Les constituants espagnols de 1812 introduisirent la souveraineté nationale, une idée trompeuse qui, au nom de la volonté du peuple, octroie à l’État le pouvoir absolu pour décider de notre vie. Souveraineté nationale ou souveraineté de l’individu ?
Par José Carlos Rodríguez
1812 est l’année qui a le plus inspiré les libéraux espagnols. La constitution de cette année a été une des contributions de l’Espagne à la politique, ensemble avec le mot « libéral » lui-même, auquel elle est si étroitement liée. Bien qu’elle eût peu de validité en Espagne, nous sommes arrivés à l’exporter durant la première moitié du 19e siècle. Ce lundi se fêtent les 200 ans de sa proclamation, et il nous revient à nous, libéraux d’aujourd’hui, de lui rendre l’hommage qui correspond à ces hommes qui voulurent reconstruire la nation, enchaînée par les Français, faisant appel aux libertés qui appartiennent à la personne et qui n’avaient pas pleinement été reconnues.
Mais je crois que nous devrions reconnaître que ces assemblées, et la constitution qu’ils mirent au jour, constituèrent une immense erreur. On ne peut refuser de reconnaître à ces hommes, qui encore aujourd’hui donnent leur nom à des rues et des places, leur patriotisme, et même leur héroïsme. Ils refusèrent de se rendre à l’envahisseur et se proposèrent de profiter de ce risque périlleux pour que l’Espagne qui en sortirait soit meilleure que celle qu’ils avaient héritée. Mais leur effet sur la politique espagnole à long terme a été très négative.
Ils introduisirent la souveraineté nationale, une idée trompeuse qui, au nom de la volonté du peuple, octroie à l’État le pouvoir absolu pour décider de notre vie. Souveraineté nationale ou souveraineté de l’individu. La seconde ne va pas plus loin que là où commence la première. Couronnée par le prestige de la démocratie, la souveraineté nationale est pratiquement illimitée. Aujourd’hui, il nous semble normal que l’État décide pour nous sur des sujets qui nous préoccupent exclusivement, comme ce que nous consommons ou l’éducation que nous donnerons à nos fils.

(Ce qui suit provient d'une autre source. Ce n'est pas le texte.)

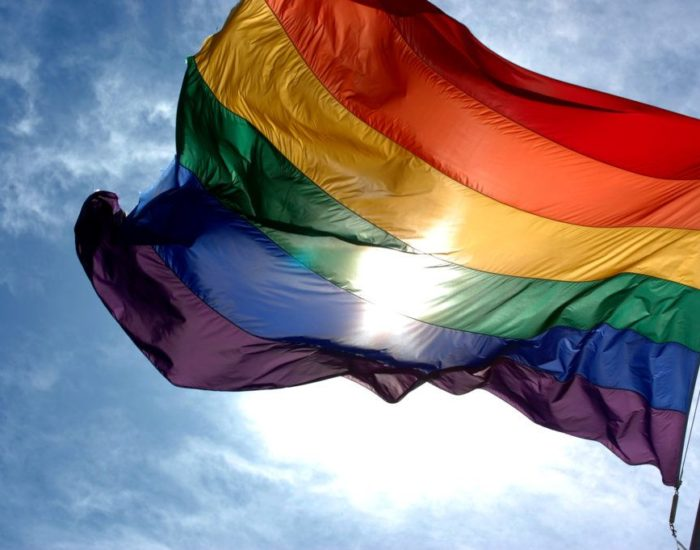 Rainbow_flag_and_blue_skies-1024x681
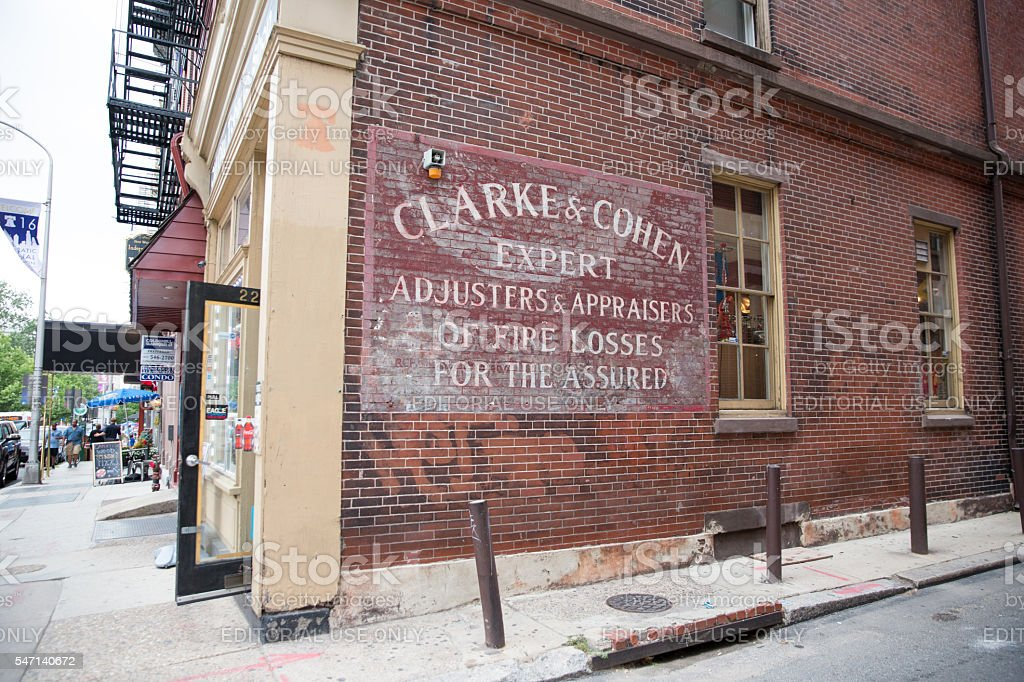 Ghost sign on side of building in Philadelphia, PA stock photo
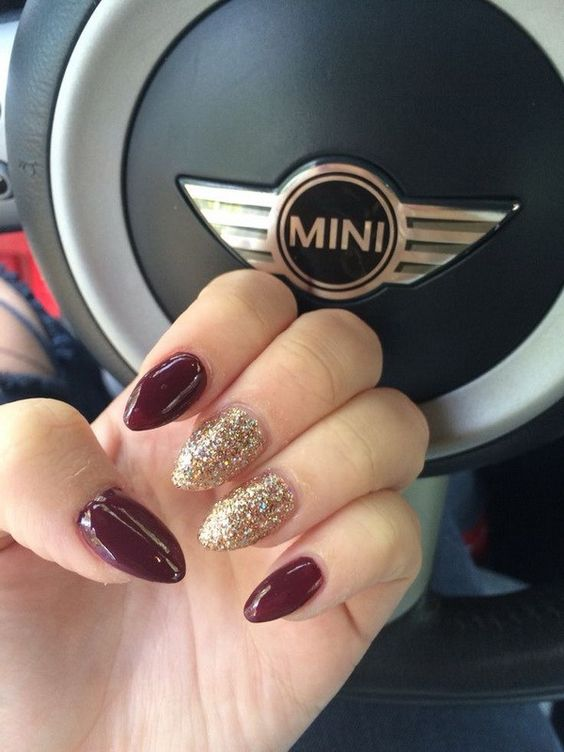 burgundy and gold glitter almond shaped nails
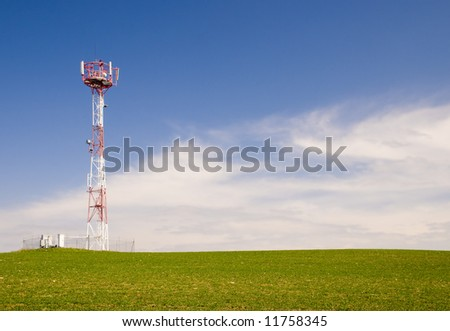 Telecommunication tower on the green field with blue sky
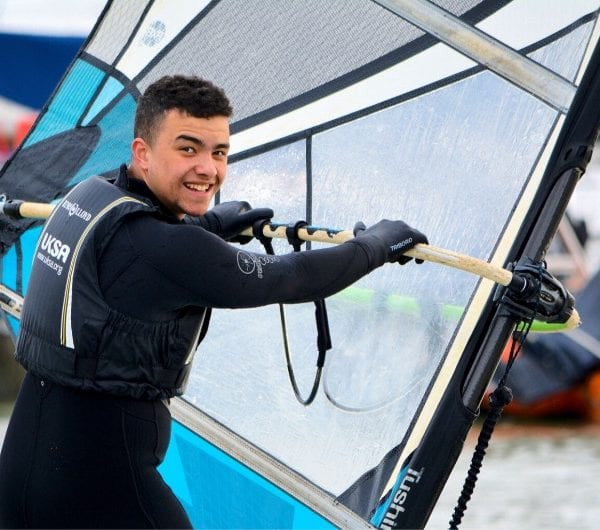 A young male learning to windsurf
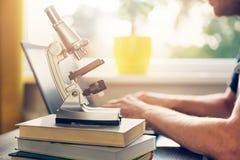 Studente di scienza che impara a casa con i libri ed il computer portatile Fotografia Stock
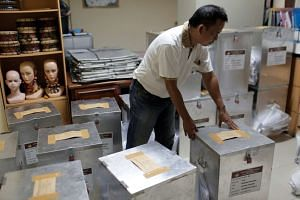 An election official preparing ballot boxes before distributing them to polling stations, in Jakarta, Indonesia, on April 18, 2017.
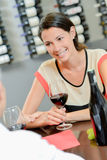Couple dirnking wine during meal Stock Images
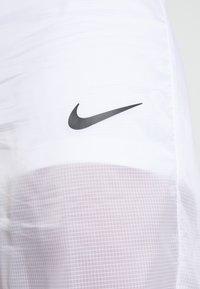 Nike Sportswear - INDIO PANT - Spodnie treningowe - white/black - 4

Mais il y a un changement plus subtil, mais peut-être plus brutal, qui fut introduit par la Constitution de 1812, et c’est l’idée qu’un papier écrit par des personnages illustres et où s’expriment des idées reconnues par beaucoup de gens peut changer tout un système politique. Ainsi, tout est modifiable. Rien n’est fixe. Libéré du poids de la tradition, le système politique peut prendre la voie de la reconstruction complète de la société, sans que rien ne l’arrête. De 1812 à 1931, il n’y a qu’un pas.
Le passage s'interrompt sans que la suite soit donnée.